Ellard believes that solutions to the problem can't come only from women, and right now, women are the primary drivers of increasing awareness and advocating for victims. Men need to step up when they see their male friends acting badly, for example, and their voices are necessary.

The BIP's meager resources, combined with some municipalities' intractability, are a constant source of frustration for Middleton. "If we had two more of Ben, we'd be able to pretty well saturate the district," she said.

The Batterer's Intervention Program heals and changes the lives of offenders and their targets, something Middleton and Ellard hear every day from participants and their families.

"If you've got the vaccine for smallpox, you want everybody to know about it.
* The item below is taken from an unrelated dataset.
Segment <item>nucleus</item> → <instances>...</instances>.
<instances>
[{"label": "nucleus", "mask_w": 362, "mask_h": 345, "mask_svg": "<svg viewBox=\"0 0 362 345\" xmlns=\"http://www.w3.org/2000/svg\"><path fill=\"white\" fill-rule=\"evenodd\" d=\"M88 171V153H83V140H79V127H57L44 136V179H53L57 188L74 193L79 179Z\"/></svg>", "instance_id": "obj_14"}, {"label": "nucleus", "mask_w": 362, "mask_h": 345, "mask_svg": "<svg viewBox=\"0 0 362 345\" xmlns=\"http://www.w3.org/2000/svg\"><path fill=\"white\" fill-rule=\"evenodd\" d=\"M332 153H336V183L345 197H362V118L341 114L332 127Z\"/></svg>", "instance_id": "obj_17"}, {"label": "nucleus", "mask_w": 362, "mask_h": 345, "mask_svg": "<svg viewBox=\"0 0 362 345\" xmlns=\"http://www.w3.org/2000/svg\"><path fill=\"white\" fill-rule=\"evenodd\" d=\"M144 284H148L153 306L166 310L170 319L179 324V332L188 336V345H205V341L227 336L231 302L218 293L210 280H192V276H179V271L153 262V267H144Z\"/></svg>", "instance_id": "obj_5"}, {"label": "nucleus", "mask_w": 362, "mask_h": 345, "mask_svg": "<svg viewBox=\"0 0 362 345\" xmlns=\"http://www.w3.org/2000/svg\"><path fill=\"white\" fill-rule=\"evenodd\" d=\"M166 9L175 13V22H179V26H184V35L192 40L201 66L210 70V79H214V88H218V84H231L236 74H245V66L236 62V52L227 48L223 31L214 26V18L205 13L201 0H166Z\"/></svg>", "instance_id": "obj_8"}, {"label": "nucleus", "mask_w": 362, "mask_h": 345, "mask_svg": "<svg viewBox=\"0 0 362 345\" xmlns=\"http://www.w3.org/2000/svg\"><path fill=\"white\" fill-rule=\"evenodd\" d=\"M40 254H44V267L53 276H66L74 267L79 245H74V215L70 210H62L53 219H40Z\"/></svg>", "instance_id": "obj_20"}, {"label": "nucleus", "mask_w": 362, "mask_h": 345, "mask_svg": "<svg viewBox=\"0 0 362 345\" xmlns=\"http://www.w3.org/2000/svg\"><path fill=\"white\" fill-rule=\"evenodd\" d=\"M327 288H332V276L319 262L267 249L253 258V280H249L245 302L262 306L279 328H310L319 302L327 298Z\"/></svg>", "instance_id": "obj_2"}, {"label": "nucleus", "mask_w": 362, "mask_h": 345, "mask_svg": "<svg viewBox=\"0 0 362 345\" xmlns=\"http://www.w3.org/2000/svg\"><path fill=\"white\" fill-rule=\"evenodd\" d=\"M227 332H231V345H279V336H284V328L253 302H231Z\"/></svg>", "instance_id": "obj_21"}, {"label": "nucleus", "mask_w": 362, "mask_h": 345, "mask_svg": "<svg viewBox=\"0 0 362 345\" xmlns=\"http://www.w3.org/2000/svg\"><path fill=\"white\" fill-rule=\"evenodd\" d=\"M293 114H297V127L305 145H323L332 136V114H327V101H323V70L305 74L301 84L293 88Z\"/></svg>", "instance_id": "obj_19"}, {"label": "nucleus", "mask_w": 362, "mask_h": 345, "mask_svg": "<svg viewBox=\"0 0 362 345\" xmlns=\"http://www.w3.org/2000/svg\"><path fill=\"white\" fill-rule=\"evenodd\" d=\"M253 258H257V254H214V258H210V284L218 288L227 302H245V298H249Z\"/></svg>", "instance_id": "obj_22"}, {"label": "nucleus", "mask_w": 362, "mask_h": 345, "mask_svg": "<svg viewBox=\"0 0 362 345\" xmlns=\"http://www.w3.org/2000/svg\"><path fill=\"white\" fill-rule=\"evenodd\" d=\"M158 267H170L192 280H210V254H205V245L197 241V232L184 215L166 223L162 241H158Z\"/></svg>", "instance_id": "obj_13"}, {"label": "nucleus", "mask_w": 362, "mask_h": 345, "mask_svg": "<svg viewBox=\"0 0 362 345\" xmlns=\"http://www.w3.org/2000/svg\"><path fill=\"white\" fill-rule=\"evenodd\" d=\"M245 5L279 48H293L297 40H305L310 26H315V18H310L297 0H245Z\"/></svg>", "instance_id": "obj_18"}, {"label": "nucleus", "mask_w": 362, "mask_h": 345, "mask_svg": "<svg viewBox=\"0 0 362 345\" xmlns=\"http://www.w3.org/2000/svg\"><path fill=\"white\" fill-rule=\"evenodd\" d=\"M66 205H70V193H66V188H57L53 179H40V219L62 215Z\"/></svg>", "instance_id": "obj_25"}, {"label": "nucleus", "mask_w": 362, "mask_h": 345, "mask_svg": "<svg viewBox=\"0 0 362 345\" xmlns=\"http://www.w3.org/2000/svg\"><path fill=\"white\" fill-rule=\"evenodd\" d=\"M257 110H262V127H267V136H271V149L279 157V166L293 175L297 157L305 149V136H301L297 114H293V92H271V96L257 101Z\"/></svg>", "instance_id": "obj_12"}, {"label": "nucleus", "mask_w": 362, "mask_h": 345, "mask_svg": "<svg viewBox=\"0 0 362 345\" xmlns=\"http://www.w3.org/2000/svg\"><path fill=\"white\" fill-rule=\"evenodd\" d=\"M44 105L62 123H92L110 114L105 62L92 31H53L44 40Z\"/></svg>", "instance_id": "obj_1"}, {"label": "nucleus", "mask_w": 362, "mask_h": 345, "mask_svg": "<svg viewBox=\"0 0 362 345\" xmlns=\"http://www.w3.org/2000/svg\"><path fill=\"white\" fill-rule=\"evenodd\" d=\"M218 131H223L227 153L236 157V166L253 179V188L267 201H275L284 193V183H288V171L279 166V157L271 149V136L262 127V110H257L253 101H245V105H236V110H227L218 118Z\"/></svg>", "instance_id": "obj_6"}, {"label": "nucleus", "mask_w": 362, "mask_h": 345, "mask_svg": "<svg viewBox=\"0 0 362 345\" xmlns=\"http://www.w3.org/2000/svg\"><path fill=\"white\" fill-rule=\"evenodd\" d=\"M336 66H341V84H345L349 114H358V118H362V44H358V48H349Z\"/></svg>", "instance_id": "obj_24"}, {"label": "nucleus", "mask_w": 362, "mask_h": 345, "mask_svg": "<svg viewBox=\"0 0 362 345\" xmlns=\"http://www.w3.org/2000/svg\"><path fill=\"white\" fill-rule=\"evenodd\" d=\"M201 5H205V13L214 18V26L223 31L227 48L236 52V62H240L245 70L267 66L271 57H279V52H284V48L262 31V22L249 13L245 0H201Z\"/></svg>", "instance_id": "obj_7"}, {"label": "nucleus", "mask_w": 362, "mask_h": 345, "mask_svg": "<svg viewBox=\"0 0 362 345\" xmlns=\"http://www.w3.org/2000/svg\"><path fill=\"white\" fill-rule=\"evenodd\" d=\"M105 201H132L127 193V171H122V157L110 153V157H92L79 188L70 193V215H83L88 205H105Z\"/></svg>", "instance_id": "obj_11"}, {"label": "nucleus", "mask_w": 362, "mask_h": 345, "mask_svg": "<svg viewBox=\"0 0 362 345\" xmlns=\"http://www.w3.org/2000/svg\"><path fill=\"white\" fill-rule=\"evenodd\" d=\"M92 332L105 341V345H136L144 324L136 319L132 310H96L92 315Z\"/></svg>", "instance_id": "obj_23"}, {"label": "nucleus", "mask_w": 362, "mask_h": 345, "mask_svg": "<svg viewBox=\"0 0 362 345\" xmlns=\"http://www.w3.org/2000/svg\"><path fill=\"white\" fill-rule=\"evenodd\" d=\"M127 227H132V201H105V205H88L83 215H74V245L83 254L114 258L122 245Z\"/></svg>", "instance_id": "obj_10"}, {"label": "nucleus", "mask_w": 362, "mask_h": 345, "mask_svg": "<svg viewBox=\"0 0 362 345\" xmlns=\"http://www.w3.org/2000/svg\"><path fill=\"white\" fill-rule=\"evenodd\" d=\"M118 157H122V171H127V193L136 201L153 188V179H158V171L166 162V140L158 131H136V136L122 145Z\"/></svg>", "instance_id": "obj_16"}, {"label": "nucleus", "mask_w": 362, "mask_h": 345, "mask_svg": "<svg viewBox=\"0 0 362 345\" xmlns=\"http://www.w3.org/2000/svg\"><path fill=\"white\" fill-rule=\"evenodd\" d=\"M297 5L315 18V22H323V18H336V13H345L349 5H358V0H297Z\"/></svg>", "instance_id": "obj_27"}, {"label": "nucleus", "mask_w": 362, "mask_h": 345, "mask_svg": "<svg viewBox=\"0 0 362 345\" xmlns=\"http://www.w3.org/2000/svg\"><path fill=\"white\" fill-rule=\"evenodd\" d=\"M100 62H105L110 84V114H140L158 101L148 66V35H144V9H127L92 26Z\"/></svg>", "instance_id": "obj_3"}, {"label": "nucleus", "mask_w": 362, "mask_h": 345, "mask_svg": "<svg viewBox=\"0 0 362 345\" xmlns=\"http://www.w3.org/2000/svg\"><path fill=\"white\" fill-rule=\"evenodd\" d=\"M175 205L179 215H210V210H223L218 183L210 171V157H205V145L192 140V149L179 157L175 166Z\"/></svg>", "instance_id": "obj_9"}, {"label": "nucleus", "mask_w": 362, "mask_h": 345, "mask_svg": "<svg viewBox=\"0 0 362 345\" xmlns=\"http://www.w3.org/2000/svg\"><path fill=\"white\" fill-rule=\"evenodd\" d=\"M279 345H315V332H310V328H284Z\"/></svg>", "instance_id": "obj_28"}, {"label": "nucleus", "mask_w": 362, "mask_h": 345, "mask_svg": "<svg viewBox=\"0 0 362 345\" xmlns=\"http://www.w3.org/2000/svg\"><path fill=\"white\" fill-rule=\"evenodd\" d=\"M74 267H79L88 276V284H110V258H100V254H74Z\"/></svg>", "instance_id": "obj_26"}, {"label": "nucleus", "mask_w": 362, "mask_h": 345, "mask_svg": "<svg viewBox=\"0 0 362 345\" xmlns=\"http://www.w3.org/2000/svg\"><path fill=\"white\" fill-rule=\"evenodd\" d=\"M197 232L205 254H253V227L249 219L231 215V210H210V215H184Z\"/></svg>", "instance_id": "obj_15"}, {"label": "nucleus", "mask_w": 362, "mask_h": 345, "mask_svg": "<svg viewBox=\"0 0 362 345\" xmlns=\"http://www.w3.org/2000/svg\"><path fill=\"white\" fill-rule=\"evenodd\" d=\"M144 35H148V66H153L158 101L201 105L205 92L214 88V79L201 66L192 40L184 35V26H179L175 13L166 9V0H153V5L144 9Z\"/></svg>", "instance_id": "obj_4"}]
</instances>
If I had the cure for AIDS out here, or the cure for Ebola, I'd want everybody to know it and get some of it, and then I'd be frustrated if they didn't," Middleton said. "It's kind of the same thing. We can prove that this program works. When our courts and our court officials ignore it, because either they're used to doing something different, or they may not know us—there's just some excuse why (they) don't use it. It's really the most frustrating thing of all."